>> begin Dataset excerpts

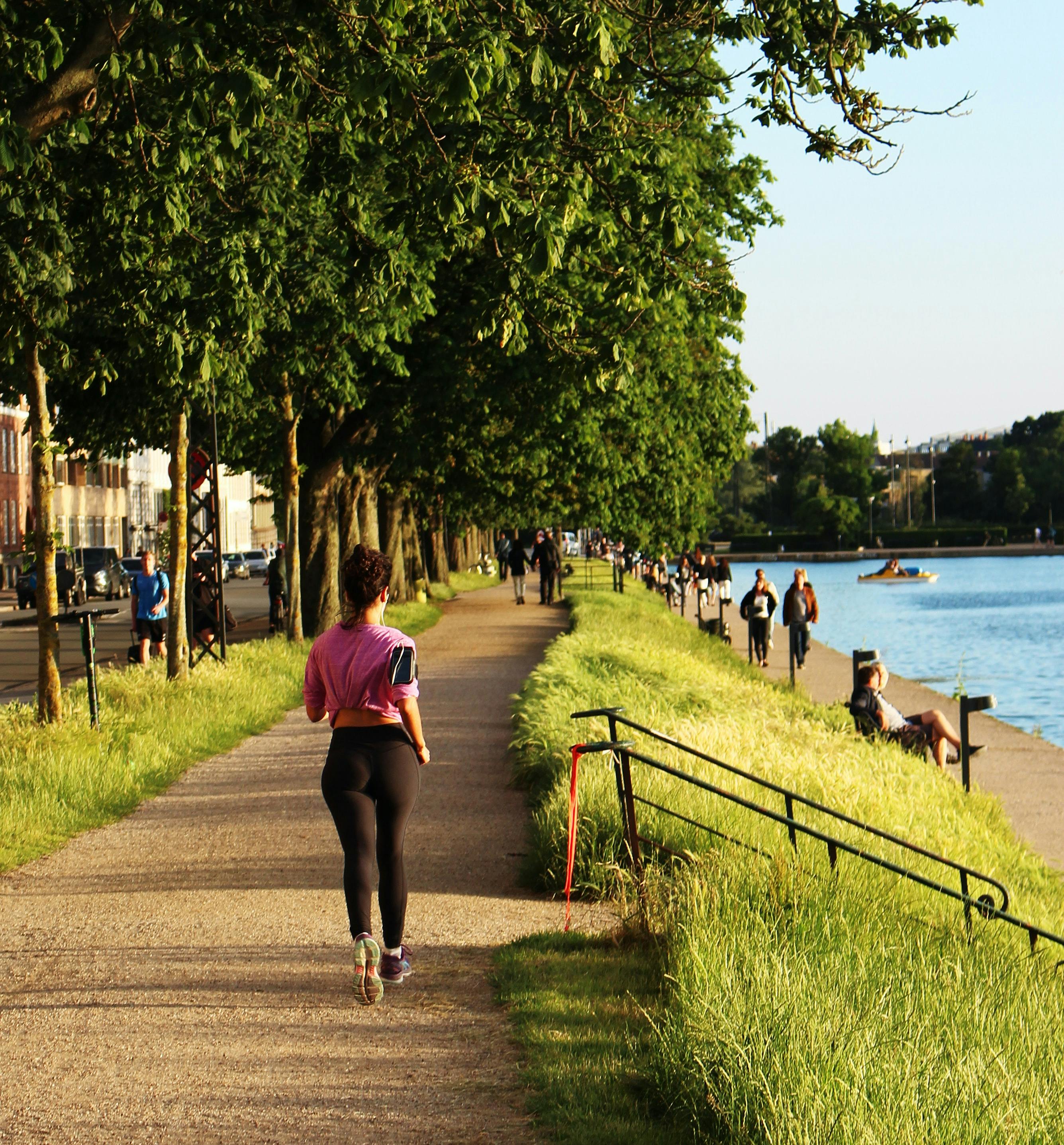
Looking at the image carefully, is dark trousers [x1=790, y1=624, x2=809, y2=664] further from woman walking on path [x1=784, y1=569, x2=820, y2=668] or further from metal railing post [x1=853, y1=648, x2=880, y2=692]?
metal railing post [x1=853, y1=648, x2=880, y2=692]

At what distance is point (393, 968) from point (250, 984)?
0.61 m

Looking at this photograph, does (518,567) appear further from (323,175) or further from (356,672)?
(356,672)

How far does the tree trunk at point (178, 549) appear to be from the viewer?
1739cm

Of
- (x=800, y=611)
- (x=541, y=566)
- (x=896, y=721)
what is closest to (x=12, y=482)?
(x=541, y=566)

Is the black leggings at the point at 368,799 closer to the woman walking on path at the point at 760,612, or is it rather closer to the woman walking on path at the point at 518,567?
the woman walking on path at the point at 760,612

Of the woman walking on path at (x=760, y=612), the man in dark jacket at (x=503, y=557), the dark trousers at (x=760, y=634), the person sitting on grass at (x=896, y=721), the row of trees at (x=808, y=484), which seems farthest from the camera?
the row of trees at (x=808, y=484)

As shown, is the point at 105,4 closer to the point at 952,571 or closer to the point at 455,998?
the point at 455,998

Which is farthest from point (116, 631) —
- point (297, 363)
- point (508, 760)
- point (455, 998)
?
point (455, 998)

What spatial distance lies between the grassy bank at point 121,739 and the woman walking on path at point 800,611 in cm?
981

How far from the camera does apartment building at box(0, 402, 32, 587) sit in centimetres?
7031

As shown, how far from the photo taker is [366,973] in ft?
20.4

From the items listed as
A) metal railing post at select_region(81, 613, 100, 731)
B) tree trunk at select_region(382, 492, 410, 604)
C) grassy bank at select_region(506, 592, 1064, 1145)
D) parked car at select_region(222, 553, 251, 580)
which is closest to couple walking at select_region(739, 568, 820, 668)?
tree trunk at select_region(382, 492, 410, 604)

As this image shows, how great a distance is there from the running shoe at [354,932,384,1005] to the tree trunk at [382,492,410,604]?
29916 millimetres

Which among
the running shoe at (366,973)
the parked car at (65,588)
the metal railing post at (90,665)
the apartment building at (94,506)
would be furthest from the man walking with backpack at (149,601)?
the apartment building at (94,506)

>> end Dataset excerpts

● **Exercise**: Keep the pictures out and write out the records exactly.

● **Complete output**:
Looking at the image carefully, is dark trousers [x1=790, y1=624, x2=809, y2=664] further from woman walking on path [x1=784, y1=569, x2=820, y2=668] or further from metal railing post [x1=853, y1=648, x2=880, y2=692]?
metal railing post [x1=853, y1=648, x2=880, y2=692]

At what distance is point (393, 968) from point (250, 984)?
0.61 m

Looking at this photograph, does (518,567) appear further from (323,175) or further from (356,672)?
(356,672)

How far does the tree trunk at point (178, 549) appear to be from the viewer?
1739cm

Of
- (x=800, y=611)
- (x=541, y=566)
- (x=896, y=721)
what is closest to (x=12, y=482)?
(x=541, y=566)

Is the black leggings at the point at 368,799 closer to the woman walking on path at the point at 760,612, or is it rather closer to the woman walking on path at the point at 518,567?
the woman walking on path at the point at 760,612

Of the woman walking on path at (x=760, y=612), the man in dark jacket at (x=503, y=557), the dark trousers at (x=760, y=634), the person sitting on grass at (x=896, y=721), the row of trees at (x=808, y=484), which seems farthest from the camera?
the row of trees at (x=808, y=484)

As shown, is the point at 105,4 closer to the point at 952,571 or closer to the point at 455,998?
the point at 455,998

Which is farthest from point (116, 631) —
- point (297, 363)
- point (508, 760)
- point (455, 998)
?
point (455, 998)

What spatial distance lies between the grassy bank at point 121,739 and the woman walking on path at point 800,611 in cm?
981

How far from the camera does apartment building at box(0, 402, 32, 587) sit in centimetres?
7031

As shown, how far from the photo taker is [366,973] in ft?
20.4

From the items listed as
A) metal railing post at select_region(81, 613, 100, 731)
B) tree trunk at select_region(382, 492, 410, 604)
C) grassy bank at select_region(506, 592, 1064, 1145)
D) parked car at select_region(222, 553, 251, 580)
which is closest to couple walking at select_region(739, 568, 820, 668)?
tree trunk at select_region(382, 492, 410, 604)

As this image shows, how great a distance is there from the running shoe at [354,932,384,1005] to the tree trunk at [382,492,410,604]?
29916 millimetres

Which among
the running shoe at (366,973)
the parked car at (65,588)
the metal railing post at (90,665)
the apartment building at (94,506)
would be furthest from the man walking with backpack at (149,601)?
the apartment building at (94,506)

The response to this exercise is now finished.